Spatial question items:
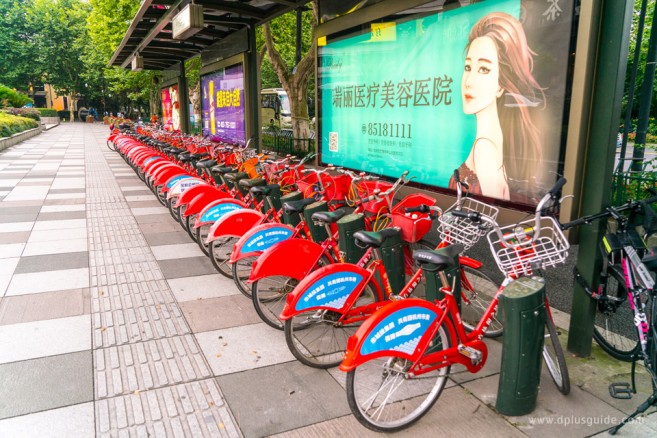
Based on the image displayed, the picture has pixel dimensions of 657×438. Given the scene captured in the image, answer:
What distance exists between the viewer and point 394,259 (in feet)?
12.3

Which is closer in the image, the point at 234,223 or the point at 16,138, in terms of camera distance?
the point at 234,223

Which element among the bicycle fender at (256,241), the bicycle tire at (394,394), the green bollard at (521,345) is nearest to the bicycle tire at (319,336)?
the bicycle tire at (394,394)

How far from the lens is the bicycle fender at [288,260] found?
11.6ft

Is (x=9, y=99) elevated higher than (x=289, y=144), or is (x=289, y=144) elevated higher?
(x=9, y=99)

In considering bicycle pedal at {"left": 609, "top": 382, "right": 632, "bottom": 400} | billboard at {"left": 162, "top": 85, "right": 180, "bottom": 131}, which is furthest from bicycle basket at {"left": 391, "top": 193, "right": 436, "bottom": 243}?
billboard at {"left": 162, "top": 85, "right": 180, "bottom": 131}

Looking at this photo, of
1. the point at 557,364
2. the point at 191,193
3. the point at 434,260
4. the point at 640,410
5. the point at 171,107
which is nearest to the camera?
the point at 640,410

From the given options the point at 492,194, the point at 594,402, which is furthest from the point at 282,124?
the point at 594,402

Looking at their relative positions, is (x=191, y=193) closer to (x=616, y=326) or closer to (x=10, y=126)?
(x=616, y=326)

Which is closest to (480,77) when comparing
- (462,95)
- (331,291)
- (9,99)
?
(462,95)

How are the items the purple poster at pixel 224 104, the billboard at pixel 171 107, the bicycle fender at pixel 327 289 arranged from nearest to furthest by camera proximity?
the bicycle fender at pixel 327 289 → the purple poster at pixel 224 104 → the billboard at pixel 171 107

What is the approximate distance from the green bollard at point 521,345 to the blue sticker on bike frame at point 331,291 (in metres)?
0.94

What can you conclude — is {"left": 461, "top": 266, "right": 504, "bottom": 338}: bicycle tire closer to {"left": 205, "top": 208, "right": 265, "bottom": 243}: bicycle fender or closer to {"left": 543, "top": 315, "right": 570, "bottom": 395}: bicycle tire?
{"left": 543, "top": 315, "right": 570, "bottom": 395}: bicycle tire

* * *

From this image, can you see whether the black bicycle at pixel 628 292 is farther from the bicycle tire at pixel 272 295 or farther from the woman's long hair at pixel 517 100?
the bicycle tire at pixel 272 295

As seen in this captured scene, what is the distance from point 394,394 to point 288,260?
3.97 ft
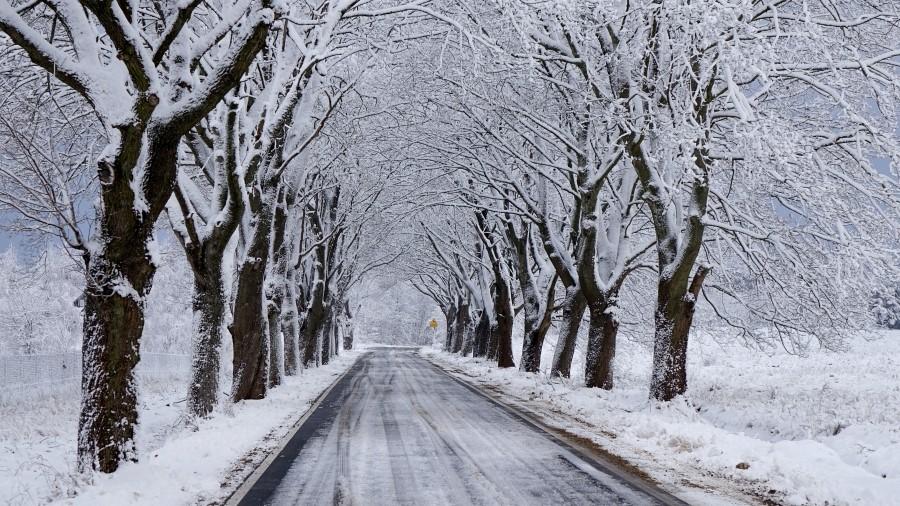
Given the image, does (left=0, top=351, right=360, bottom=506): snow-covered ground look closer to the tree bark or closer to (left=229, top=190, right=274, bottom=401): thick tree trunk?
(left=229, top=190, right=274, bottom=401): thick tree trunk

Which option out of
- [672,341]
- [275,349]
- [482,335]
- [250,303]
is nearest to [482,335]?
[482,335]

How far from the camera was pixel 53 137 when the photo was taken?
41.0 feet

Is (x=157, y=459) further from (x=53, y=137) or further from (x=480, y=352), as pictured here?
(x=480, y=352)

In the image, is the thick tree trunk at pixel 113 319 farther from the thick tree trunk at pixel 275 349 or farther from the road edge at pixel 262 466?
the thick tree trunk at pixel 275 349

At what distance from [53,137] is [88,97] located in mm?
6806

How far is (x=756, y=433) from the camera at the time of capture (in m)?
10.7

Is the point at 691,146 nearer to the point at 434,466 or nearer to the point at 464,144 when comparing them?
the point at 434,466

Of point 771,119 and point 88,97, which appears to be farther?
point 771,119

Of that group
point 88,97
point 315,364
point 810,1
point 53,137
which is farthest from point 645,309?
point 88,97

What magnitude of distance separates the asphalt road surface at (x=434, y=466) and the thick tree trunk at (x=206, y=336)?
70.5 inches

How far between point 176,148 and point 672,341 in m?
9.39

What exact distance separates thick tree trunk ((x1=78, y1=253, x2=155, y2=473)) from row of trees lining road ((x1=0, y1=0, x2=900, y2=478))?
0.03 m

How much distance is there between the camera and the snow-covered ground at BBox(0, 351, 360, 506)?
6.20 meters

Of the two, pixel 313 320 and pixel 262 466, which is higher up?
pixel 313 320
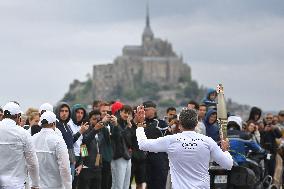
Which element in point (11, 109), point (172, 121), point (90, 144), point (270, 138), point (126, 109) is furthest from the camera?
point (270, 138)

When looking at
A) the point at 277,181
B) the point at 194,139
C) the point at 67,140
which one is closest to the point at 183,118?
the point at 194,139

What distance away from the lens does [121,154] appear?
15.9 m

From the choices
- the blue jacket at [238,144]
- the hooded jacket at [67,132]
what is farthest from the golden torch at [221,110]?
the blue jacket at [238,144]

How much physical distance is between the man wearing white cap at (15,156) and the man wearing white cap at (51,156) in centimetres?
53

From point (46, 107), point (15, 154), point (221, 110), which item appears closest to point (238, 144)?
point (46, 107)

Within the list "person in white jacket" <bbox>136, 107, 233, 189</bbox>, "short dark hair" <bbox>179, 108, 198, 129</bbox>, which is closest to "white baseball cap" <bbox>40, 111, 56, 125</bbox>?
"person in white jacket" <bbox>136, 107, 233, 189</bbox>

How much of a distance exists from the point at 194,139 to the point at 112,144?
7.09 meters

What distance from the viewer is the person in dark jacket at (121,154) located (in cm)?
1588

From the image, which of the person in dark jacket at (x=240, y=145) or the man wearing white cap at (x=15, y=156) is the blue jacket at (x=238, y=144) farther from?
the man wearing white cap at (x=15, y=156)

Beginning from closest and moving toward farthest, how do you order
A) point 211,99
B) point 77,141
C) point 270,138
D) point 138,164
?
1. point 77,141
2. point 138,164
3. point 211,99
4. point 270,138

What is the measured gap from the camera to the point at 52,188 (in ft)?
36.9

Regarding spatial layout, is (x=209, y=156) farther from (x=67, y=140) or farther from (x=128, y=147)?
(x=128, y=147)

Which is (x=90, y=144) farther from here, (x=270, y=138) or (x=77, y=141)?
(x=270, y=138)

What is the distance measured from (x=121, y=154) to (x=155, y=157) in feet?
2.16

...

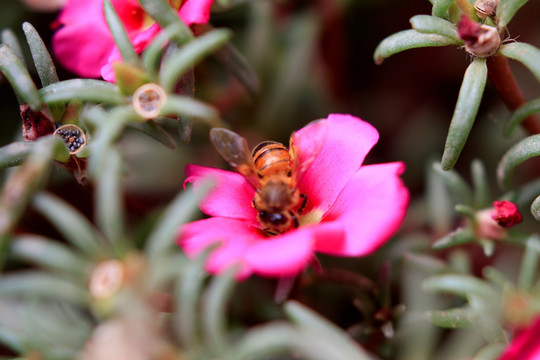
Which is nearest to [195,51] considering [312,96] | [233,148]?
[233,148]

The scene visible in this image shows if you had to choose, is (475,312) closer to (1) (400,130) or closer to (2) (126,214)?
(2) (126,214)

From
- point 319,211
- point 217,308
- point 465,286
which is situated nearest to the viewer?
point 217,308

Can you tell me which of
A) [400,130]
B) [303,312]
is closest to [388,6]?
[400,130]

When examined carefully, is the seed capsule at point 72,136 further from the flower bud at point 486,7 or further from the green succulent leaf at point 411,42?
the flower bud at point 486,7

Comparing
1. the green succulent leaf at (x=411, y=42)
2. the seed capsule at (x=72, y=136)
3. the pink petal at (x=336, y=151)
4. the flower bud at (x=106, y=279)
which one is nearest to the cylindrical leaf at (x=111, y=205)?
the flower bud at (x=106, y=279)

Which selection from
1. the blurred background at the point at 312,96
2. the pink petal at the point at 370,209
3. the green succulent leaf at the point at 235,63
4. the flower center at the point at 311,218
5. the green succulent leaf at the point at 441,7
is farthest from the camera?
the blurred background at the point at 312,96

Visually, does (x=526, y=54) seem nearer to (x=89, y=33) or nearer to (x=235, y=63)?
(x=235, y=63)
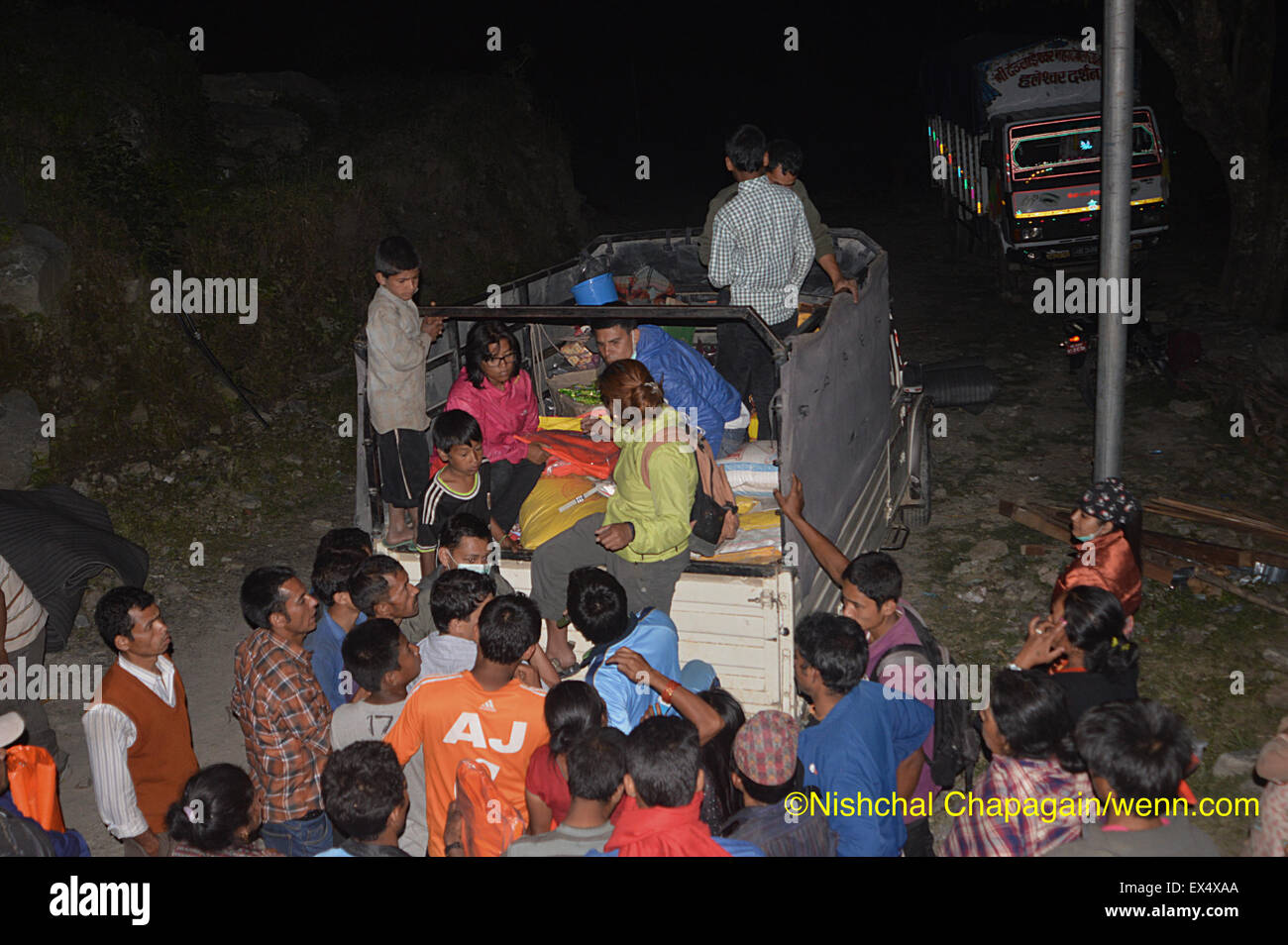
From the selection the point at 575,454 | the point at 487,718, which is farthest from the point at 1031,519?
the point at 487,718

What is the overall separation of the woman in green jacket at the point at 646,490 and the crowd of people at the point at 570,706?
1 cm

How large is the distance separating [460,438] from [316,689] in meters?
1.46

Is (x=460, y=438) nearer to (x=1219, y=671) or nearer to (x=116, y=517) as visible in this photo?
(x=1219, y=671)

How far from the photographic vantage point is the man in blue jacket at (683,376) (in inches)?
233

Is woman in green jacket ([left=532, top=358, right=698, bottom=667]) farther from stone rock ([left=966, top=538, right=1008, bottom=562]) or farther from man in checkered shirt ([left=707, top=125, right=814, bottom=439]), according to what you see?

Stated problem: Starting at the line that contains "How far is (x=756, y=433)" and ending at the line that contains "7.09 meters", render those lines as a numbered list, skipping blank lines. Leave the pictures out.

Answer for the task:
1. How far is (x=756, y=433) from the camera at the time of capture (in m)?
2. 10.7
3. Is the point at 691,146 nearer to the point at 434,466 or nearer to the point at 464,144 when comparing them?
4. the point at 434,466
5. Of point 771,119 and point 88,97, which appears to be farther?
6. point 771,119
7. Of that group
8. point 88,97
9. point 315,364
10. point 810,1
11. point 53,137
12. which is farthest from point 645,309?
13. point 88,97
14. What magnitude of distance separates the asphalt road surface at (x=434, y=466) and the thick tree trunk at (x=206, y=336)?
15. 70.5 inches
16. How far between point 176,148 and point 672,341 in m?
17. 9.39
18. What exact distance separates thick tree trunk ((x1=78, y1=253, x2=155, y2=473)) from row of trees lining road ((x1=0, y1=0, x2=900, y2=478))?
19. 0.03 m
20. How much distance is there between the camera and the snow-covered ground at BBox(0, 351, 360, 506)?
21. 6.20 meters
22. Of the two, pixel 313 320 and pixel 262 466, which is higher up?
23. pixel 313 320
24. Which element in point (11, 109), point (172, 121), point (90, 144), point (270, 138), point (126, 109) is furthest from the camera?
25. point (270, 138)
26. When looking at
27. A) the point at 277,181
28. B) the point at 194,139
29. C) the point at 67,140
30. which one is closest to the point at 183,118?
31. the point at 194,139
32. What distance away from the lens does [121,154] appear?
33. 15.9 m
34. From the choices
35. - the blue jacket at [238,144]
36. - the hooded jacket at [67,132]
37. what is farthest from the golden torch at [221,110]?
38. the blue jacket at [238,144]
39. How much physical distance is between the man wearing white cap at (15,156) and the man wearing white cap at (51,156) in centimetres?
40. 53
41. From point (46, 107), point (15, 154), point (221, 110), which item appears closest to point (238, 144)?
42. point (46, 107)
43. Within the list "person in white jacket" <bbox>136, 107, 233, 189</bbox>, "short dark hair" <bbox>179, 108, 198, 129</bbox>, which is closest to "white baseball cap" <bbox>40, 111, 56, 125</bbox>?
44. "person in white jacket" <bbox>136, 107, 233, 189</bbox>
45. How much of a distance exists from the point at 194,139 to the point at 112,144?
46. 7.09 meters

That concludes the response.